Introduction
While building distributed systems, Transparency is a very important factor. The Engineer has to consider Access transparency, Concurrency transparency, Location transparency, Replication transparency, etc. Replication transparency answers the question, 'Will my data resources always be consistent ?'.
What is Replication transparency?
With distributed systems, we can access different copies of our resources, which helps with redundancy, backup, speed, etc. Having replicas of a particular resource, also raises the issue of consistency. How do we ensure that all the replicas of a particular resource are consistent at all times? Two-phase commits can help in ensuring that if for any reason, all the replicas of a particular instance don't get updated may be due to timeouts or propagation errors, the instances will be rolled back to their previous state. This means that the update is lost and has to be done again.
Three models help us with handling replicas:
- Primary-Backup / Master-Backup Model
- Peer to Peer Model
- Master-Slave Model
The Primary-Backup model exposes only one instance to all external processes. This instance is the master instance, and it has read and write permissions. All other instances or replicas have only read permissions. So with this model, we are sure that only one instance can be updated, and then the change is propagated. The drawback of this model is that it isn't scalable, because only one instance is exposed and if that instance crashes before propagation happens, we will still encounter inconsistencies.
The Peer to Peer model gives all the instances read and write permissions. With this model, we will observe performance issues, especially when we need to propagate very large chunks of data. Maintaining global consistency will also be difficult. It is best suited for applications that require low data replication. User-specific applications for example.

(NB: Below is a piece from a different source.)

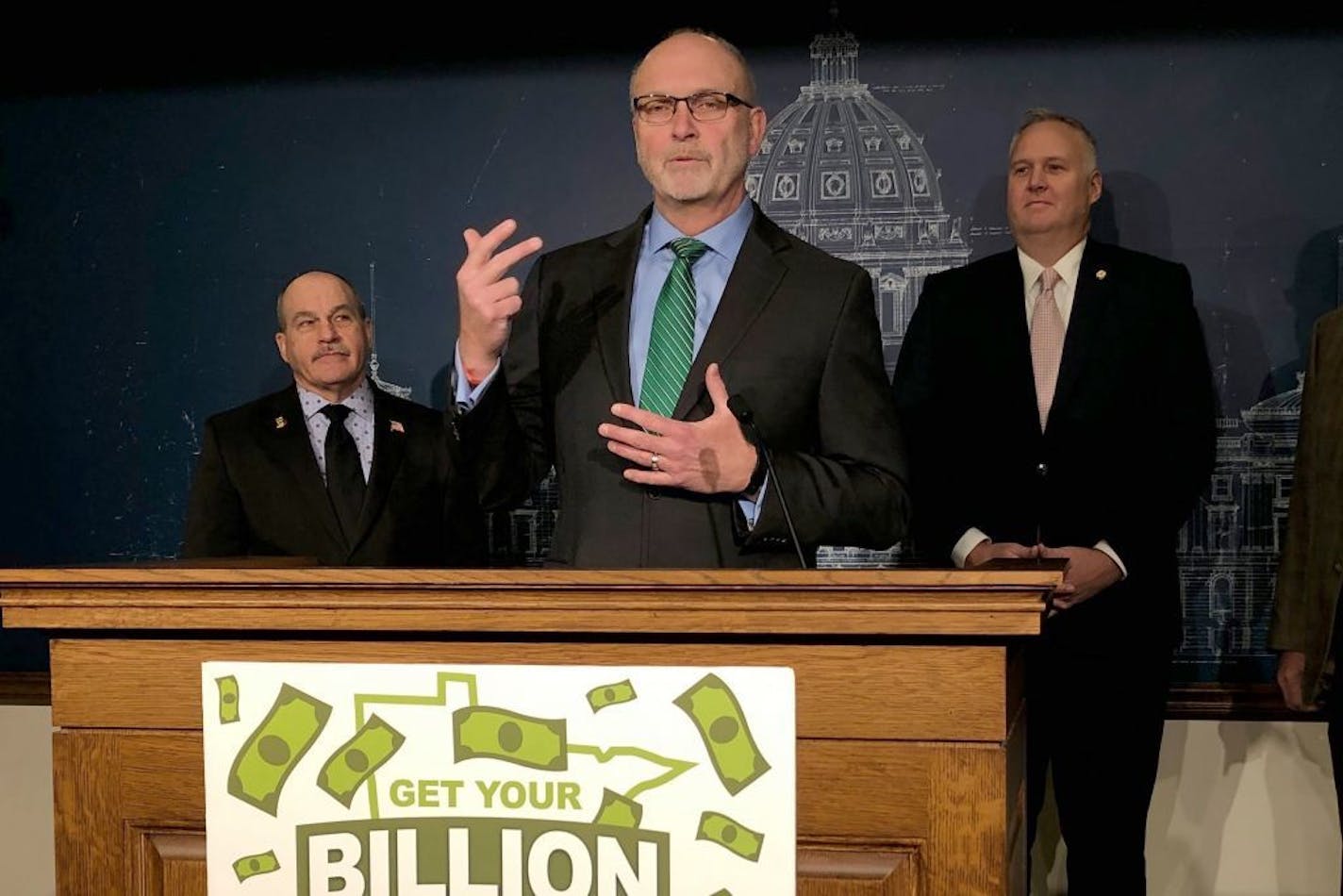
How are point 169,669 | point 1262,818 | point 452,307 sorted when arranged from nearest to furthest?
point 169,669 < point 1262,818 < point 452,307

The Master-Slave model has one instance as the Master model, with read and write permissions. The other instances(slaves) have read permissions, but are "hot-spares" in the sense that immediately they notice that the Master node is down, a slave becomes the Master. It is best used for systems where reading operations are higher than writing. Eg. Databases. This is because to write or update an item on a database, it reads first (read-modify-write).
Which Slave is selected to be the Master?
This is where the Election algorithm comes in. It is used to elect a slave(to be master) after the master node fails.
We have the
- Bully Election Algorithm
- Ring Election Algorithm
- Leader Preelection Algorithm
The Bully election algorithm takes the node with the highest ID as the next master. Once a node realizes that the master node has failed, the election process starts. If the last node to join the conversation is the node with the highest ID then the election process is going to take some time compared to when the node with the highest ID joins first.
The Ring election algorithm implements the Bully election algorithm but the nodes are arranged in a logical ring. This means each node sends messages to its neighboring nodes, and not to every node.
The Leader Preelection algorithm chooses the "backup" master node while the master node is still running. It still implements the election algorithm, but it happens while the master node is still running. This eliminates the overhead that happens with the other methods, but its also a waste of resources because the backup nodes can fail before the master, and then the elections will keep happening.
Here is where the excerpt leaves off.